**EXTRACTED TEXT:**

⁂

For the out-of-key notes, the overall multiple regression model was marginally significant, F(2, 20) = 2.86, p = 0.081, adj.R2 = 0.14, and mostly due to the relationship between the P600 amplitude and H-FA [β = 0.488, t(20) = 2.34, p = 0.030]. The ERAN did not significantly contribute to the variance of H-FA scores [β = 0.252, t(20) = 1.21, p = 0.24]. A moderate positive correlation, between the P600 amplitude and accuracy to detect the out-of-key notes, suggests that with bigger P600 amplitude we could expect better H-FA scores [r(21) = 0.41, p = 0.05 across participants; r(10) = 0.45, p = 0.14 and r(9) = 0.47, p = 0.14 for young and older adults, respectively; see Figures 8B,D).

Discussion

The aim of this study was to examine how processing of musical tonal incongruities differs between older and younger adults. To do so we compared the ERAN and P600 evoked by both an out-of-key and an out-of-tune note between a group of younger and older adults. A click-detection and pitch-detection task were used to further isolate the impact of attention directed toward the melodic incongruities, and thus dissociate automatic and cognitive/controlled processing of tonality. In both groups, a clear ERAN was evoked by both types of tonal incongruities in the click-detection task, and a P600 was evoked by both types of tonal incongruities in the pitch-detection task. This pattern of evoked responses is consistent with previous research that has used similar paradigms (Brattico et al., 2006; Zendel et al., 2015). No clear ERAN was found in the pitch-detection task contrary to what could have been expected. Its absence in this study is likely due to the permutation testing used to evaluate statistical significance which is data driven and rather conservative. A visual inspection of the data suggests however that there was a small ERAN in the pitch-detection task.

Comparisons between groups during the pitch-detection task indicated that older adults were better able to detect an out-of-key note compared to younger adults, but the ERAN and P600 associated to this type of deviant were comparable in both age groups. For the out-of-tune notes, there was no difference between the groups in the ability to detect a deviant note, while the ERAN and P600 were reduced in older adults compared to younger adults. Overall, these results confirm our general prediction that processing of out-of-key notes would be enhanced in older adults compared to younger adults, while processing out-of-tune notes would be similar in older adults compared to younger adults. The specific pattern of findings also suggests that older adults may engage alternative cognitive mechanisms to make tonal judgments.

⁂

**STORED RECORDS:**
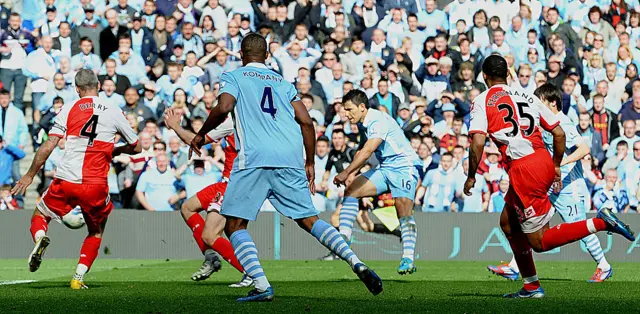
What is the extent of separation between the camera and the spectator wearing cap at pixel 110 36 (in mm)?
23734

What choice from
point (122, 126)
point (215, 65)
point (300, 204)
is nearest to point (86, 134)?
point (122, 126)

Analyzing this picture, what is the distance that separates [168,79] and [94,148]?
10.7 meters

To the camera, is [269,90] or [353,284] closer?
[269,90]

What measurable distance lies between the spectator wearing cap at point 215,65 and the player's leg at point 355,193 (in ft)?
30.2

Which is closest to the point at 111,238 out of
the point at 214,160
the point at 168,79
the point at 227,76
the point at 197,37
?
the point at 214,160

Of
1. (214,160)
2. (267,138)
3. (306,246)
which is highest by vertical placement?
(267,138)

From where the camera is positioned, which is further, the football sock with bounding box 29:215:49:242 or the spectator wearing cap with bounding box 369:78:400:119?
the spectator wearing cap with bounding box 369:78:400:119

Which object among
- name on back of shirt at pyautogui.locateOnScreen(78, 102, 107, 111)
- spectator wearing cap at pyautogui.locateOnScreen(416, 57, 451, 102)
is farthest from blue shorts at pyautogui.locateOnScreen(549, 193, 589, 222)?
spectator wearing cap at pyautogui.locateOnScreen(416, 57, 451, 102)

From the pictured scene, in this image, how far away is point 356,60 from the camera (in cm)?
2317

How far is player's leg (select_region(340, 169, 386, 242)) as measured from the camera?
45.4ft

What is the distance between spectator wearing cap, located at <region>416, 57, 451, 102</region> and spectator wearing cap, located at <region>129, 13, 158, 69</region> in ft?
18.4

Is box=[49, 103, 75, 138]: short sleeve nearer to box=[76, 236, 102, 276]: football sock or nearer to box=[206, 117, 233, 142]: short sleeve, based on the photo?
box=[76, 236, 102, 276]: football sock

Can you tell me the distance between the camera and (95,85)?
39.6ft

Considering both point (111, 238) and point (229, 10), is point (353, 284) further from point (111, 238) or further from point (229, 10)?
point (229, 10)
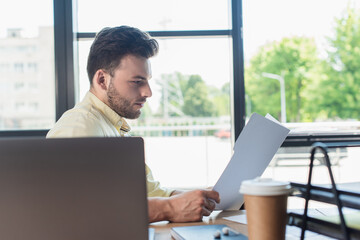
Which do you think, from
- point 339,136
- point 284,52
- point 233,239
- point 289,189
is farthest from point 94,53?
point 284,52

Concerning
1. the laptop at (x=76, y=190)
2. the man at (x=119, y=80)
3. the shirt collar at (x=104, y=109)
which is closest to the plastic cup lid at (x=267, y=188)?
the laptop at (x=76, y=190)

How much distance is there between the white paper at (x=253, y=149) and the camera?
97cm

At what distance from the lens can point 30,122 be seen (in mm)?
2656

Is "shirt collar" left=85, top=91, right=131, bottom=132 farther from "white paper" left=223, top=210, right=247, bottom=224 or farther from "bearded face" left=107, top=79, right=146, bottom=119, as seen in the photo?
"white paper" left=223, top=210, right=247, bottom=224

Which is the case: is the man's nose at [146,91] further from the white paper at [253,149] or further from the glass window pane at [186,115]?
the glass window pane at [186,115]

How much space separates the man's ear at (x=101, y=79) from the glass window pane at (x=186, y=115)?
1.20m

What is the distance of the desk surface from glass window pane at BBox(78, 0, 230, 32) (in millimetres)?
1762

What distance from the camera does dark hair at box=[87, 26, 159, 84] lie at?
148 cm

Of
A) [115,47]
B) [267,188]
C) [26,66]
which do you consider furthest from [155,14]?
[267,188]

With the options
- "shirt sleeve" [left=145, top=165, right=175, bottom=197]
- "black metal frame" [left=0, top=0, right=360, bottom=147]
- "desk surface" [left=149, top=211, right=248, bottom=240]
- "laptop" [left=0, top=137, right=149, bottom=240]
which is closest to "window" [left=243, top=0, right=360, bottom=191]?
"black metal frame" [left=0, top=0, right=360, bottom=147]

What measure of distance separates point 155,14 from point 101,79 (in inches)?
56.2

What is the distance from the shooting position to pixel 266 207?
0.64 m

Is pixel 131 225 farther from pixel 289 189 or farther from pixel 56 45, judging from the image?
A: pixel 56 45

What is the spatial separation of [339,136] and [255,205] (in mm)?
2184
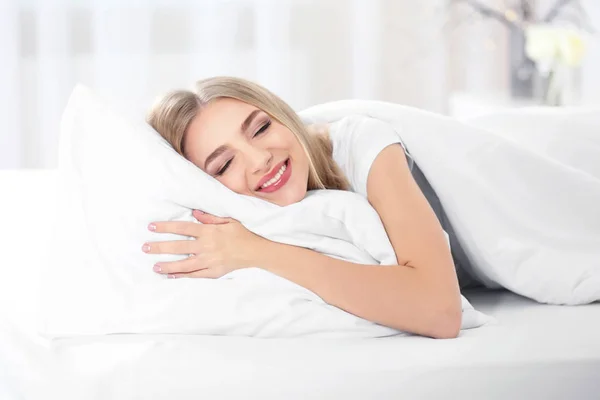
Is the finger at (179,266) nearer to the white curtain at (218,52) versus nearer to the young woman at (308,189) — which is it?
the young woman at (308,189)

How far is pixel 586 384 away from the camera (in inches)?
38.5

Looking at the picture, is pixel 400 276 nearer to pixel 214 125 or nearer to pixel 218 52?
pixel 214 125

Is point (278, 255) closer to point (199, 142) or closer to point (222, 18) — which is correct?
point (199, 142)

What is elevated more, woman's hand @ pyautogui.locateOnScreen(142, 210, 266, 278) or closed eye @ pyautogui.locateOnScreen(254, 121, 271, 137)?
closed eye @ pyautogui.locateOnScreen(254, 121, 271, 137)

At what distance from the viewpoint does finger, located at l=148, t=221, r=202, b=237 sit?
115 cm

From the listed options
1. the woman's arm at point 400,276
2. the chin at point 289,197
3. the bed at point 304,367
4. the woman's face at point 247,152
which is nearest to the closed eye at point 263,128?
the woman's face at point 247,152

⁂

**PROBLEMS:**
(a) Copy the excerpt on age differences in processing tonal incongruities word for word, taking everything from "For the out-of-key" down to "see Figures 8B,D).".
(b) Repeat the records verbatim, everything from the line containing "Is pixel 131" down to the final line of the records, and leave the pictures out.

**COMPLETED EXERCISE:**
(a)
For the out-of-key notes, the overall multiple regression model was marginally significant, F(2, 20) = 2.86, p = 0.081, adj.R2 = 0.14, and mostly due to the relationship between the P600 amplitude and H-FA [β = 0.488, t(20) = 2.34, p = 0.030]. The ERAN did not significantly contribute to the variance of H-FA scores [β = 0.252, t(20) = 1.21, p = 0.24]. A moderate positive correlation, between the P600 amplitude and accuracy to detect the out-of-key notes, suggests that with bigger P600 amplitude we could expect better H-FA scores [r(21) = 0.41, p = 0.05 across participants; r(10) = 0.45, p = 0.14 and r(9) = 0.47, p = 0.14 for young and older adults, respectively; see Figures 8B,D).

(b)
Is pixel 131 225 farther from pixel 289 189 or farther from pixel 56 45, judging from the image?
A: pixel 56 45

What is the spatial separation of [339,136] and [255,205] (in mm)?
2184
Is the finger at (179,266) nearer to the white curtain at (218,52) versus nearer to the young woman at (308,189) — which is it?
the young woman at (308,189)

How far is pixel 586 384 away from the camera (in inches)?
38.5

Looking at the picture, is pixel 400 276 nearer to pixel 214 125 or nearer to pixel 218 52?
pixel 214 125

Is point (278, 255) closer to point (199, 142) or closer to point (222, 18) — which is correct?
point (199, 142)

What is elevated more, woman's hand @ pyautogui.locateOnScreen(142, 210, 266, 278) or closed eye @ pyautogui.locateOnScreen(254, 121, 271, 137)?
closed eye @ pyautogui.locateOnScreen(254, 121, 271, 137)

At what distance from the viewpoint does finger, located at l=148, t=221, r=202, b=237 sit?
115 cm

From the listed options
1. the woman's arm at point 400,276
2. the chin at point 289,197
3. the bed at point 304,367
4. the woman's face at point 247,152
which is nearest to the closed eye at point 263,128?
the woman's face at point 247,152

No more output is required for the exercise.